The distinguished British sociologist of religion David Martin has argued, above all on the basis of the global spread of Pentecostalism, that we are living through a period comparable in significance to the Protestant Reformation.  This lecture seeks to evaluate that claim by examining a number of other major “points of departure” in human history, most of them associated with the birth of major world religions.  Professor Torpey will seek to identify patterns in these other episodes that might help us set our own time in a broader perspective and hence to make better sense of it.

Throughout the 2013 Spring term, the IRCPL, in conjunction with the Department of Sociology at the CUNY Graduate Center, will present three public conversations that explore the often contentious role of religion in American political and public life. Seeking to further understand the relationship between religion and politics in the United States, the series will explore a number of timely topics that intersect with religion, such as civil religion, public discourses of morality, and reproductive and sexual rights. The series marks the launch of a new Religion in America program area at the IRCPL, which will seek to foster inter-disciplinary research, scholarship, and public discussion on the relationship of religion to American politics and society.

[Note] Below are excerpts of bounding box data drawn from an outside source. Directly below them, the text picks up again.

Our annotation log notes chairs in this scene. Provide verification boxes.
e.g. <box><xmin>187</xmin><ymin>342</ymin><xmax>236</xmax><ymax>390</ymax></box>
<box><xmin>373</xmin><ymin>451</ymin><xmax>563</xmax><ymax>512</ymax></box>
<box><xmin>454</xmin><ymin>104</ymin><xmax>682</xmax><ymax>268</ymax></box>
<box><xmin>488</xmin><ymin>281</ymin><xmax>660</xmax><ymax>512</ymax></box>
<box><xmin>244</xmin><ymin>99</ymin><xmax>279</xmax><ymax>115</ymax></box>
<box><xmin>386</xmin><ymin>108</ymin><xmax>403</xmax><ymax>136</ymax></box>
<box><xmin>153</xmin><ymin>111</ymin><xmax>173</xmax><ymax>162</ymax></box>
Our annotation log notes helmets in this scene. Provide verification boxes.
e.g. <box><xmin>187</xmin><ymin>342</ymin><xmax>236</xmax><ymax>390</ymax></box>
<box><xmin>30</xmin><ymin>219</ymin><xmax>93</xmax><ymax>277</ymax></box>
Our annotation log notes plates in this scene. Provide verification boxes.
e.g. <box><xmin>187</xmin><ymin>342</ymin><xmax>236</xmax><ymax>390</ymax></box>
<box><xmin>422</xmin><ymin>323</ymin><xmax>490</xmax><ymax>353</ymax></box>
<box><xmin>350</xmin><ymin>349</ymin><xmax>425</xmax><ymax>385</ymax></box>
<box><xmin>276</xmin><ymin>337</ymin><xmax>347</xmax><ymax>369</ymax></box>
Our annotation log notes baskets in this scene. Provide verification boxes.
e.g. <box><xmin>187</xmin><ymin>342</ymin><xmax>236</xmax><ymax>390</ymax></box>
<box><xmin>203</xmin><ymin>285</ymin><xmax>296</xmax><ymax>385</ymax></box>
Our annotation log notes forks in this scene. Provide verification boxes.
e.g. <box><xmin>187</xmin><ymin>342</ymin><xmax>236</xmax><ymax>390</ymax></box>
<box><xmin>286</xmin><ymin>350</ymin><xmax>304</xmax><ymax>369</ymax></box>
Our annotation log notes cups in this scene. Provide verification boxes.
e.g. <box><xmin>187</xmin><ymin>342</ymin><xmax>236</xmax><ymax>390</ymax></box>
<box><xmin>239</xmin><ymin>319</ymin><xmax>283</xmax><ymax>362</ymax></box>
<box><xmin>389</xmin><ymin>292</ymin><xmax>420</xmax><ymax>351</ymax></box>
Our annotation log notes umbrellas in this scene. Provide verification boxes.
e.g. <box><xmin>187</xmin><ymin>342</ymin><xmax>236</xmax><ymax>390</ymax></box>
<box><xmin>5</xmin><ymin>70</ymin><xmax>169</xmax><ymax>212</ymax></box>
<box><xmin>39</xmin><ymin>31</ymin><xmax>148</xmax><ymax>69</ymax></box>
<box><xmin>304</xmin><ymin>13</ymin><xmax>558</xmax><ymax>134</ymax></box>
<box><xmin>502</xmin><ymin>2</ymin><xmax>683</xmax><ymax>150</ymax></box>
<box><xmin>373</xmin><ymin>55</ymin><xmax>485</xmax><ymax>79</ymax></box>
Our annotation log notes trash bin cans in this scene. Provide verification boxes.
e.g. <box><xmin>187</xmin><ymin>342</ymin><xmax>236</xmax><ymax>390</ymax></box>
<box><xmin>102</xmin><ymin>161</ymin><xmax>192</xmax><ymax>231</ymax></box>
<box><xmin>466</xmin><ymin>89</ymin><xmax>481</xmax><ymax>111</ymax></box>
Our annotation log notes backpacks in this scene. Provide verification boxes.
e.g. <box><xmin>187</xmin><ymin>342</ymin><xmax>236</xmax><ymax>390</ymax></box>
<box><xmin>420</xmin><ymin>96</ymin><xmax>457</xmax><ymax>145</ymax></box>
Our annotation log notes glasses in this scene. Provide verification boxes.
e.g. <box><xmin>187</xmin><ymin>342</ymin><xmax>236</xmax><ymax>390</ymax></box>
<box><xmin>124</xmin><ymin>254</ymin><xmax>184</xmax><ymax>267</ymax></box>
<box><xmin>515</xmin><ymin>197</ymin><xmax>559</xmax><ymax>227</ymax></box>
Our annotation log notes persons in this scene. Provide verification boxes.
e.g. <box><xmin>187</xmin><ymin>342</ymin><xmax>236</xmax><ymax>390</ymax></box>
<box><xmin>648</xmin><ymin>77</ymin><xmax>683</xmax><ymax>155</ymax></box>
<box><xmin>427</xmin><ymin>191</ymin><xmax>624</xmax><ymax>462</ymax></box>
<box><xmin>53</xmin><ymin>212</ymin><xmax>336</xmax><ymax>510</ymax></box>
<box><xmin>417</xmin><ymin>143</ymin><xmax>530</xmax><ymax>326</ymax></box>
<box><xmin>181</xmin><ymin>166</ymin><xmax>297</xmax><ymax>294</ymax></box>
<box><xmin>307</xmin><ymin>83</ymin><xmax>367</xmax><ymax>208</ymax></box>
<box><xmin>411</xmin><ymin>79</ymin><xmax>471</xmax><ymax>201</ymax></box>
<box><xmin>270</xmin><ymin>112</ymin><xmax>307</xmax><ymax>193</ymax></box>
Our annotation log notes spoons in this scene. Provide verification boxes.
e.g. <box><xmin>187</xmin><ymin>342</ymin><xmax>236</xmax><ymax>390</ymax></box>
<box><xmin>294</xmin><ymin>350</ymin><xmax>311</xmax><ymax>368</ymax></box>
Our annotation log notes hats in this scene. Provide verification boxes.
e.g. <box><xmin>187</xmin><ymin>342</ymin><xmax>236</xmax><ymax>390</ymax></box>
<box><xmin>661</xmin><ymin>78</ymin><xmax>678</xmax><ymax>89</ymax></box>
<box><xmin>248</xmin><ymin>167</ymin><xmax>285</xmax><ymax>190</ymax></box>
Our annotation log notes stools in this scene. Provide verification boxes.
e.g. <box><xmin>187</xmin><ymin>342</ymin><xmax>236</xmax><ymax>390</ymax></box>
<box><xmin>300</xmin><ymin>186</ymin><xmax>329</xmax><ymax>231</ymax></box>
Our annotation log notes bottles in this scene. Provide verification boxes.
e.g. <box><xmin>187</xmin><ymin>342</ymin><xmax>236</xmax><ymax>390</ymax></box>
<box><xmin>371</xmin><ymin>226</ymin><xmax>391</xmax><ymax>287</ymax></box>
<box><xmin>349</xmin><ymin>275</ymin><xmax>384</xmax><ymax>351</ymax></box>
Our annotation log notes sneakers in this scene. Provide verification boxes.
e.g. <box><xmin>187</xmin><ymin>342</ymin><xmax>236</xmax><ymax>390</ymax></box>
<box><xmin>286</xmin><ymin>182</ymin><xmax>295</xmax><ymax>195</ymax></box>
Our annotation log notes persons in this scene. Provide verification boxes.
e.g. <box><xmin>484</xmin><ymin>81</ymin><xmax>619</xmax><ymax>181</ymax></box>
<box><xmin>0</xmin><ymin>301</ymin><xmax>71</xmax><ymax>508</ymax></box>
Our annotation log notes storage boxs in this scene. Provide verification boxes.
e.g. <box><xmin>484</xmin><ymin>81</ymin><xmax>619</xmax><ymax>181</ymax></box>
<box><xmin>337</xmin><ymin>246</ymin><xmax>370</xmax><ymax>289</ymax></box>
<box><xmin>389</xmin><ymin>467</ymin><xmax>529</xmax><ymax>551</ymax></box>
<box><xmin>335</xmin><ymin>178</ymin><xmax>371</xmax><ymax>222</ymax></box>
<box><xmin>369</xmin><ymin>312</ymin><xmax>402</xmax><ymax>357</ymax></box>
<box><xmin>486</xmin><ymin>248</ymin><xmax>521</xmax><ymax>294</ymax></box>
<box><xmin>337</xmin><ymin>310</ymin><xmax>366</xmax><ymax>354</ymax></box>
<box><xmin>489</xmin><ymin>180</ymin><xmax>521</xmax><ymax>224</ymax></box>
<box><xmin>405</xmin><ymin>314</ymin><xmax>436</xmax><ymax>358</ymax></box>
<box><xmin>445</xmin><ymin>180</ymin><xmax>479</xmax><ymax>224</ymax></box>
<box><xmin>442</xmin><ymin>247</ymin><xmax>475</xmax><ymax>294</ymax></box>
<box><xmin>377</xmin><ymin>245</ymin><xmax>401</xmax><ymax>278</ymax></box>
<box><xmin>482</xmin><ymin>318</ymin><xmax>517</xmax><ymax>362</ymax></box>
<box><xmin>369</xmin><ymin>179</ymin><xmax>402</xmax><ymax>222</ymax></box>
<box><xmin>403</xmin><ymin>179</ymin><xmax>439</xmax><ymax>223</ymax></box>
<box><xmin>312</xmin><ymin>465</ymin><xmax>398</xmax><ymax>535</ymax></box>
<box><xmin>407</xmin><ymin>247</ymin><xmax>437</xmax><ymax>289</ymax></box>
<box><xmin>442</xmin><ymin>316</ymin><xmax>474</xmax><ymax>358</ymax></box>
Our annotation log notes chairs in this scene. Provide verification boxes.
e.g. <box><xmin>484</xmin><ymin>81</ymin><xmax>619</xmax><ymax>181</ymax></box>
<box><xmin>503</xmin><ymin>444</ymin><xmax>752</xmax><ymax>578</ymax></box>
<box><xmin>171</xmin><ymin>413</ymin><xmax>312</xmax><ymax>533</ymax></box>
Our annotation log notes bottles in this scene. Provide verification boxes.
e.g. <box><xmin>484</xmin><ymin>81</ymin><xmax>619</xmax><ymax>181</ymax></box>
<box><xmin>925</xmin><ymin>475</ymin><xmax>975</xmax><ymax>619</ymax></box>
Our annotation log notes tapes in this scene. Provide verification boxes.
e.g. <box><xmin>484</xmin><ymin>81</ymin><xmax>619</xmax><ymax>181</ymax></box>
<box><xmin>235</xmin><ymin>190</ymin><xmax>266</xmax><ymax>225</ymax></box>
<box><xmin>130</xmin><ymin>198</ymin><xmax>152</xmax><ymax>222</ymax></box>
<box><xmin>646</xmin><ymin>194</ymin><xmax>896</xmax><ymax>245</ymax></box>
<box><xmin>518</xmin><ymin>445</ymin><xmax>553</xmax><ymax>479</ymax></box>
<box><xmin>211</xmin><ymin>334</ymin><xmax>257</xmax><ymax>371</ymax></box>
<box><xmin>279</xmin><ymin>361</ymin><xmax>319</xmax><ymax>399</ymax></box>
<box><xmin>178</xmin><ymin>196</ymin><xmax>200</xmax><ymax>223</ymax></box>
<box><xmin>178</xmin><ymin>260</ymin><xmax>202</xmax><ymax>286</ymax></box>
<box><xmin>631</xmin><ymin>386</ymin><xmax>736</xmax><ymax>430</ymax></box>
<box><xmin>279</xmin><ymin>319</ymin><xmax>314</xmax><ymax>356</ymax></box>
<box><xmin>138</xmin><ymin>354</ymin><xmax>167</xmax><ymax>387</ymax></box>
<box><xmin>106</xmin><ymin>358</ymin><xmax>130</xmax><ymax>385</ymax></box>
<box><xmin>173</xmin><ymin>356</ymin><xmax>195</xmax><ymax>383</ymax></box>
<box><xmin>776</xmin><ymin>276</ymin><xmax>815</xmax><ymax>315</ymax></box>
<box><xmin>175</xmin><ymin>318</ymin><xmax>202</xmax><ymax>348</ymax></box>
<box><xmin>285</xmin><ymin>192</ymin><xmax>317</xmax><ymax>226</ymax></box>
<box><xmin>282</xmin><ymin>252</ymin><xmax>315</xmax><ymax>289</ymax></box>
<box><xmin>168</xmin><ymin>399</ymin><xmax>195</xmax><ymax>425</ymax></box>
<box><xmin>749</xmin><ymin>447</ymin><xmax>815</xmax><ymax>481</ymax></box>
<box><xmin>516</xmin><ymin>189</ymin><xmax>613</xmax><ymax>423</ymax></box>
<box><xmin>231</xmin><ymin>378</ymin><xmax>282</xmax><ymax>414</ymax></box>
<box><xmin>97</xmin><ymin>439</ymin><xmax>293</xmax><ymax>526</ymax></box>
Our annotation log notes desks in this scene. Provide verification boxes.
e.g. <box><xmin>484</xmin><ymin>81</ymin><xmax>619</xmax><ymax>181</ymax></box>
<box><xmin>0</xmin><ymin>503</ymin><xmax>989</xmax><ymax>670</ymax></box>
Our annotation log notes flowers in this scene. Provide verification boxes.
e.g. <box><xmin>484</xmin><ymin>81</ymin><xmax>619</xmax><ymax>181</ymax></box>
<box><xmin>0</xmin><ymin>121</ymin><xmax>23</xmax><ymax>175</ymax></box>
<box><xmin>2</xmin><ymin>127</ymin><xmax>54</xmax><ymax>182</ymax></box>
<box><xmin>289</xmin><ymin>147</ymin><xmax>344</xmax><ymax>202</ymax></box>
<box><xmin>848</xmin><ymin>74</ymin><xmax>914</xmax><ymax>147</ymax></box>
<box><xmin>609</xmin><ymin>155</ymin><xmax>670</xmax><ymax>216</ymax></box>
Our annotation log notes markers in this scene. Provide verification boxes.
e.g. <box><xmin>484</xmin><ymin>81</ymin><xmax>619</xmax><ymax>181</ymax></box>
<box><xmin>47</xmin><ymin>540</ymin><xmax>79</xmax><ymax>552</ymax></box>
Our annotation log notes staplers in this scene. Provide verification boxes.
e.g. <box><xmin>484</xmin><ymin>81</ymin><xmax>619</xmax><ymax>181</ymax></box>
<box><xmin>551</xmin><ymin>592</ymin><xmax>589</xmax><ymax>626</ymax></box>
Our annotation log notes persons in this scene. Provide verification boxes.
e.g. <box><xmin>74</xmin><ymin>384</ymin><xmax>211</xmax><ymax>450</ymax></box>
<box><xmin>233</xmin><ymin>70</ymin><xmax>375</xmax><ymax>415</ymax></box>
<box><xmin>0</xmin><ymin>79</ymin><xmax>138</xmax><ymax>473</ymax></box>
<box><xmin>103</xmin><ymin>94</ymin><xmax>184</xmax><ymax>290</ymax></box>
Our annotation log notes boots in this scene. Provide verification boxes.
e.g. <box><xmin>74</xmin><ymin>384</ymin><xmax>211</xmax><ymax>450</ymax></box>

John Torpey is Professor of Sociology at the Graduate Center. He is the author or editor of several books, including Making Whole What has Been Smashed: On Reparations Politics (Cambridge, MA: Harvard University Press, 2006); Old Europe, New Europe, Core Europe: Transatlantic Relations after the Iraq War (edited with Daniel Levy and Max Pensky; London and New York: Verso, 2005); Politics and the Past: On Repairing Historical Injustices (ed.), Lanham, MD: Rowman & Littlefield, 2003; Documenting Individual Identity: The Development of State Practices in the Modern World (co-edited with Jane Caplan), Princeton University Press, 2001; The Invention of the Passport: Surveillance, Citizenship, and the State, Cambridge University Press, 2000; and Intellectuals, Socialism, and Dissent: The East German Opposition and its Legacy, Minneapolis, MN: University of Minnesota Press, 1995. His interests lie broadly in the area of comparative historical sociology and his current research focuses on the problem of “American exceptionalism.”